* BEGIN Entries supplied *
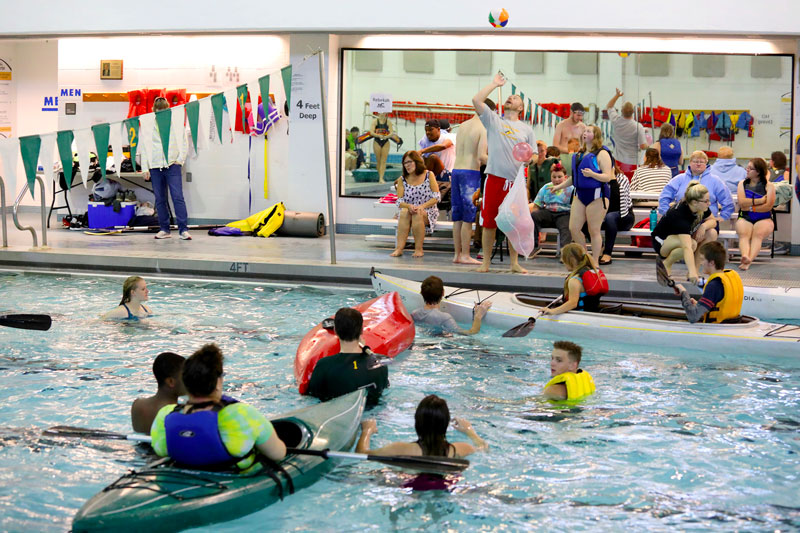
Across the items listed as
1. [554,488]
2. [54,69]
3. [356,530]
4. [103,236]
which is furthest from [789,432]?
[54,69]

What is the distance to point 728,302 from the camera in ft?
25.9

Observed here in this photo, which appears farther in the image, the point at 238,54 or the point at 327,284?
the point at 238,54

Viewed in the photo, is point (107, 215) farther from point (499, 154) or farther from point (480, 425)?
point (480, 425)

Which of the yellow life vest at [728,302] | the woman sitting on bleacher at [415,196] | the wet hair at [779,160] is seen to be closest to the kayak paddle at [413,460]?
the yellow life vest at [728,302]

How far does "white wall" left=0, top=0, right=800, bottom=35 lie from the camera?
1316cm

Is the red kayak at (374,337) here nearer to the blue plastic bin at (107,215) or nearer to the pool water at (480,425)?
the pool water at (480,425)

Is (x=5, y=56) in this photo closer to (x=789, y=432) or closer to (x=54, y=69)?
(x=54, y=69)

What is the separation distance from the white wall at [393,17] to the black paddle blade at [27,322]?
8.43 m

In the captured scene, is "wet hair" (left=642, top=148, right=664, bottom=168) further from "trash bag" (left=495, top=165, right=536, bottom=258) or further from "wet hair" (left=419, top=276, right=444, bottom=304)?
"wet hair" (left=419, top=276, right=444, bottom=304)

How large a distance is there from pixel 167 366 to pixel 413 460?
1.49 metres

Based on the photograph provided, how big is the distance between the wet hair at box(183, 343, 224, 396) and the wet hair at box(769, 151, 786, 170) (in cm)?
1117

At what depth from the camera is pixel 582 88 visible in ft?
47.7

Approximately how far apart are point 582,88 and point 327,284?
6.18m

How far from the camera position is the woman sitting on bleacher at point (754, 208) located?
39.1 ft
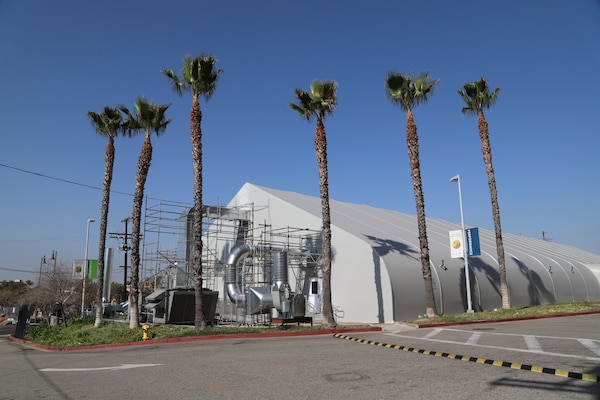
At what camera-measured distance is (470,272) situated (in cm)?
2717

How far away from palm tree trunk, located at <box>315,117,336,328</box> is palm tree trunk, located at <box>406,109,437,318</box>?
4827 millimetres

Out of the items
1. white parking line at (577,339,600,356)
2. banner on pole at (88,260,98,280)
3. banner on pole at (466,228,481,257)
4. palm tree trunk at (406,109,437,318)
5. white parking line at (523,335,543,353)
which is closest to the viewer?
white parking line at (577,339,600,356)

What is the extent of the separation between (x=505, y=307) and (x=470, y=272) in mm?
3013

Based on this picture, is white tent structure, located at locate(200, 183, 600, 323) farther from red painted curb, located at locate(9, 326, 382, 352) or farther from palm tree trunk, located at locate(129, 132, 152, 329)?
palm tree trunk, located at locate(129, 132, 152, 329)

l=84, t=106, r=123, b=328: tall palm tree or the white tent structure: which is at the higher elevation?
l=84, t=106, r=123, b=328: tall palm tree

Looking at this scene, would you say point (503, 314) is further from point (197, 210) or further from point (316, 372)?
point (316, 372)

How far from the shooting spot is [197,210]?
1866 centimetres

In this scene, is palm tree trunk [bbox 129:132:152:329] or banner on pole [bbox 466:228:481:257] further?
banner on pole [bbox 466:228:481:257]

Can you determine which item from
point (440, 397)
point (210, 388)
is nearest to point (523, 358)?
* END Entries supplied *
* BEGIN Entries supplied *
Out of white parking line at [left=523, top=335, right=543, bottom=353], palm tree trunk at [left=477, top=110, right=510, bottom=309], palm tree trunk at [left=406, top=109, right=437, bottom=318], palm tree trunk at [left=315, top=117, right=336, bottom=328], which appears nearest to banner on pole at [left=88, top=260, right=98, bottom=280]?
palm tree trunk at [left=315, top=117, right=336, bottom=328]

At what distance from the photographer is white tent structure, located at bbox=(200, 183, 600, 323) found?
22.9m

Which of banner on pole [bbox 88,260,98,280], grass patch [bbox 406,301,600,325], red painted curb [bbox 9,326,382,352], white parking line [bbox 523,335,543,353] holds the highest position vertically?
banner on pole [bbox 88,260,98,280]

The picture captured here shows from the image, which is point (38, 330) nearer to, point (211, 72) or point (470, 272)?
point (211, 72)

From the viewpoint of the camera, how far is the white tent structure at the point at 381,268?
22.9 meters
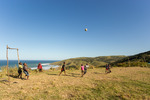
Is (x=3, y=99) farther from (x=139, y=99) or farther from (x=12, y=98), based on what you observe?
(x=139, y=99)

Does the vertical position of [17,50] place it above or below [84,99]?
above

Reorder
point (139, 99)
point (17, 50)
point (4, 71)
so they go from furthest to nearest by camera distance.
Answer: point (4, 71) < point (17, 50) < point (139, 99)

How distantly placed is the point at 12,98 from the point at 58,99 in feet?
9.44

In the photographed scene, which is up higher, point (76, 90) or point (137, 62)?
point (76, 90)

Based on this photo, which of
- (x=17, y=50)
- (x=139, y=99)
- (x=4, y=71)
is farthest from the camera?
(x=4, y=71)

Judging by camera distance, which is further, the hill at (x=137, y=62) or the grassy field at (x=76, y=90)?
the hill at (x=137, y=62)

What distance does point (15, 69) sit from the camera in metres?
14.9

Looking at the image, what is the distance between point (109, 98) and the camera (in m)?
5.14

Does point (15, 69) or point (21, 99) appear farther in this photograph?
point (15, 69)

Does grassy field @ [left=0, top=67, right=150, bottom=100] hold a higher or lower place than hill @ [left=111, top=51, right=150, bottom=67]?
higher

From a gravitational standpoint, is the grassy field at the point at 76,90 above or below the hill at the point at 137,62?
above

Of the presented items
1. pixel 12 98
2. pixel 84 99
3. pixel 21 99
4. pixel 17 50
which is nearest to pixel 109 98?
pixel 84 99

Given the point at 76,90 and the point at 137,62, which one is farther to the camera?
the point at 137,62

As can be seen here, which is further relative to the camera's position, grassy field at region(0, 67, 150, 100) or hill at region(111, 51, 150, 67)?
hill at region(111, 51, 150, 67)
* END Entries supplied *
* BEGIN Entries supplied *
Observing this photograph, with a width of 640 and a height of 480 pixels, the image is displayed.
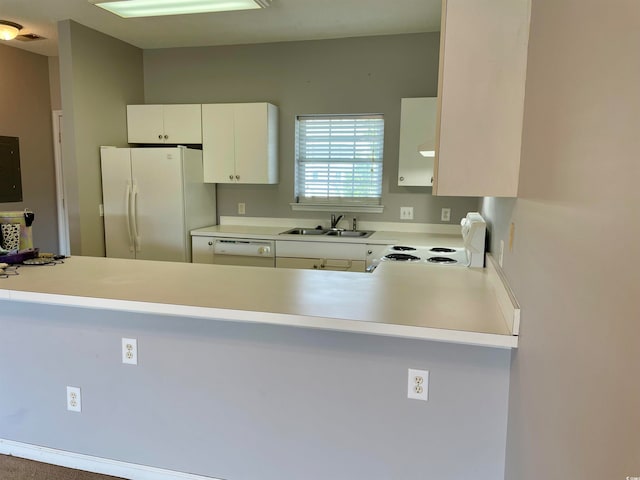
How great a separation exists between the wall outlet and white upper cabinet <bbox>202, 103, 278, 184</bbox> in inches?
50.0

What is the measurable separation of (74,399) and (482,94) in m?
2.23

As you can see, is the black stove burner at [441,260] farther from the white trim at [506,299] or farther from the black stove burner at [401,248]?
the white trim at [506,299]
* END Entries supplied *
# Aim of the task:
Transcribe the rows word for word, starting with the line that contains "How large a" and going on through the line that contains "4827 millimetres", and omit the pictures.

# Full answer:
How large a distance is there from pixel 167 366 to pixel 413 460?
1.49 metres

Based on the photograph provided, how big is the distance between the wet hair at box(183, 343, 224, 396) and the wet hair at box(769, 151, 786, 170) (in cm)?
1117

At what depth from the camera is pixel 582 88 visible in ft?
47.7

Approximately how far apart are point 582,88 and point 327,284?
6.18m

How far from the camera position is the woman sitting on bleacher at point (754, 208) located?
39.1 ft
At what camera-measured distance is (470,272) situated (in cm)?
2717

How far away from palm tree trunk, located at <box>315,117,336,328</box> is palm tree trunk, located at <box>406,109,437,318</box>?
4827 millimetres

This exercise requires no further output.